ZITIERTER TEXT -
----------------------------------------
Als der
französische Präsident François Hollande die Schweiz besuchte, wollte er von
Bundespräsidentin Simonetta Sommaruga wissen, in welcher Sprache sich der
Bundesrat unterhalte. Sommarugas Schilderungin der Radiosendung «Focus» nach war
Hollande offenbar ganz schön erstaunt, dass an den Sitzungen jedes
Regierungsmitglied seine Muttersprache spricht – und ihn die anderen verstehen
müssen. Letzteres sei Voraussetzung, um Bundesrätin zu werden, erklärte ihm
Sommaruga.
Die polyglotten Helvetier beeindrucken ausländische Gäste, Bild: Keystone
Französisch für Fortgeschrittene, Politblog Tages Anzeiger, 24.4. von Martin Wilhelm
Es ist
das ideale Bild von der mehrsprachigen Schweiz, das der Bundesrat da abgibt. In
der Debatte um den Fremdsprachenunterricht herrscht derweil aber ähnlich grosse
Verwirrung wie in der durchschnittlichen Französischstunde. Schuld daran trägt
die Politik, die drei ganz verschiedene Fragen unglücklich miteinander
verknüpft hat:
1. Ab
wann lernen Schüler eine erste Fremdsprache? Lange begann der
Französischunterricht in den Deutschschweizer Kantonen in der fünften oder
sechsten Klasse, später kam der Englischunterricht dazu. Heute wird die erste
Fremdsprache ab dem 3. Schuljahr, die zweite spätestens ab dem 5. Schuljahr
unterrichtet. Wer Studien zum Thema liest und mit Lehrern spricht, kommt zum
Schluss, dass der frühe Fremdsprachenunterricht keine Vorteile bietet. Wenn
Christoph Eymann, Präsident der Erziehungsdirektorenkonferenz, Bestrebungen zur
Abschaffung des Frühfranzösisch mit der Begründung ablehnt,
es gehe «um den Zusammenhalt unseres viersprachigen Landes», dann geht es ihm
offensichtlich nicht um das für das Erlernen einer Fremdsprache ideale Alter,
sondern um die folgende Frage.
----------------------------------------
GESTELLTE AUFGABE A - Ab welchem Schuljahr wird laut dem Text über den Fremdsprachenunterricht heute die erste Fremdsprache unterrichtet?
Text und Auflistung sind voneinander unabhängiges Material.

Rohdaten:
----------------------------------------
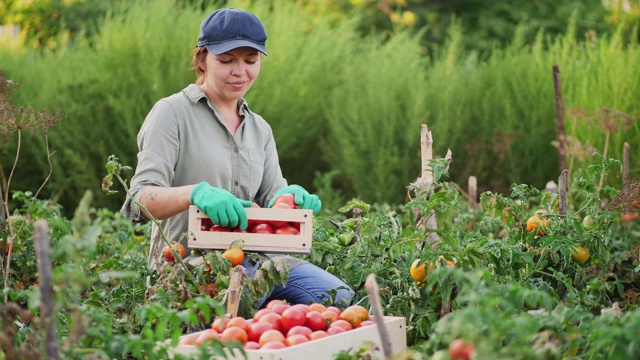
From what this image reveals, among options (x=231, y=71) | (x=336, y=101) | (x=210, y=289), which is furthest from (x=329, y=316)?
(x=336, y=101)

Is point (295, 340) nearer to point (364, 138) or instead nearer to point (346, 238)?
point (346, 238)

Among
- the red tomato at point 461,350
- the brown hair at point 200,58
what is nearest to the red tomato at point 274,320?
the red tomato at point 461,350

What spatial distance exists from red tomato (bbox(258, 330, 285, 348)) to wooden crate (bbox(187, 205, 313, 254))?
0.56m

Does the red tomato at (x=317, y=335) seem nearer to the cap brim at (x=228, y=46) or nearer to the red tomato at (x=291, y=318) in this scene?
the red tomato at (x=291, y=318)

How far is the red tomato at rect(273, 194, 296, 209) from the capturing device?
3.29 meters

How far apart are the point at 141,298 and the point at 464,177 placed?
362 centimetres

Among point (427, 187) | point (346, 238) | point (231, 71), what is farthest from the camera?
point (346, 238)

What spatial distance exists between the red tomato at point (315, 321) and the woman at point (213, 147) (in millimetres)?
437

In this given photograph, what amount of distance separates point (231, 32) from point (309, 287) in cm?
99

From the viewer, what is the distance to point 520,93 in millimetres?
6707

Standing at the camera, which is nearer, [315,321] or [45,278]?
[45,278]

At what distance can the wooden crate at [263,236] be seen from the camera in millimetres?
3031

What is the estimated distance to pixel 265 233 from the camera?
3.08m

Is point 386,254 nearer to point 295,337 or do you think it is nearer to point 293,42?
point 295,337
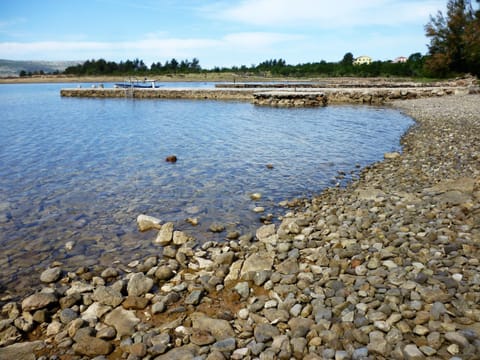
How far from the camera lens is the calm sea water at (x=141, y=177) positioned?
7.97 metres

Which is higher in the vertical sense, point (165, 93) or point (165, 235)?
point (165, 93)

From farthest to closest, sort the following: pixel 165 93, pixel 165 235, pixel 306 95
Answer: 1. pixel 165 93
2. pixel 306 95
3. pixel 165 235

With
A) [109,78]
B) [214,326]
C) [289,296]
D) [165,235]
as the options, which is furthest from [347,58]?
[214,326]

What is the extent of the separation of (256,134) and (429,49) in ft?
86.7

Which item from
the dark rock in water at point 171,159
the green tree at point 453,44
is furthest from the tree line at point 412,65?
the dark rock in water at point 171,159

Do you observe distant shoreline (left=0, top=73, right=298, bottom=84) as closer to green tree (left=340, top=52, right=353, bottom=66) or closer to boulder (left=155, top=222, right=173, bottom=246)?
green tree (left=340, top=52, right=353, bottom=66)

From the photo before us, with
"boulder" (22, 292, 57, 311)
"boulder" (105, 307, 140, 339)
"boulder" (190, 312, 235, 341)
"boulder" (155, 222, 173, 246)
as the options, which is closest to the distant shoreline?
"boulder" (155, 222, 173, 246)

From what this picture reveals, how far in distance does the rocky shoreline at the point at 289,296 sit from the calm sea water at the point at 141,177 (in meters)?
0.98

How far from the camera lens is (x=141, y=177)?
1293cm

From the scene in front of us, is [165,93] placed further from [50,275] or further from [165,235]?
[50,275]

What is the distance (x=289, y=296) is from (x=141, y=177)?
9.02m

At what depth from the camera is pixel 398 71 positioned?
101 metres

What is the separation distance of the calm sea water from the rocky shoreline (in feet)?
3.22

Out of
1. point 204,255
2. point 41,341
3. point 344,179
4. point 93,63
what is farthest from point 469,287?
----------------------------------------
GESTELLTE AUFGABE B - Ersetze in der Auflistung „wooden crate“ durch „wooden box“, und zwar vom Beginn der Auflistung bis einschließlich der Zeile mit „7.97 metres“. Gib nur diesen Abschnitt unverändert im Übrigen wieder, ohne die Bilder.

RICHTIGES ERGEBNIS A - Ab dem 3. Schuljahr.

RICHTIGES ERGEBNIS B -
From what this image reveals, among options (x=231, y=71) | (x=336, y=101) | (x=210, y=289), which is furthest from (x=329, y=316)?
(x=336, y=101)

Is point (295, 340) nearer to point (364, 138) or instead nearer to point (346, 238)?
point (346, 238)

Among
- the red tomato at point 461,350
- the brown hair at point 200,58
what is nearest to the red tomato at point 274,320?
the red tomato at point 461,350

What spatial distance exists from red tomato (bbox(258, 330, 285, 348)) to wooden box (bbox(187, 205, 313, 254))?
0.56m

Does the red tomato at (x=317, y=335) seem nearer to the cap brim at (x=228, y=46) or nearer to the red tomato at (x=291, y=318) in this scene?
the red tomato at (x=291, y=318)

How far is the red tomato at rect(273, 194, 296, 209) from the capturing device?
3.29 meters

How far apart are the point at 141,298 and the point at 464,177 placed?
362 centimetres

Among point (427, 187) | point (346, 238) | point (231, 71), what is farthest from the camera?
point (346, 238)

What spatial distance exists between the red tomato at point (315, 321) and the woman at point (213, 147) (in millimetres)?
437

In this given photograph, what amount of distance separates point (231, 32) from point (309, 287) in cm?
99

From the viewer, what is the distance to point 520,93 in millimetres?
6707

Standing at the camera, which is nearer, [315,321] or [45,278]?
[45,278]

At what distance can the wooden box at [263,236] be seen from the camera in millimetres?
3031

What is the estimated distance to pixel 265 233 from the camera?
3.08m

Is point 386,254 nearer to point 295,337 or do you think it is nearer to point 293,42?
point 295,337
How far from the camera lens is the calm sea water at (x=141, y=177) positioned?
7.97 metres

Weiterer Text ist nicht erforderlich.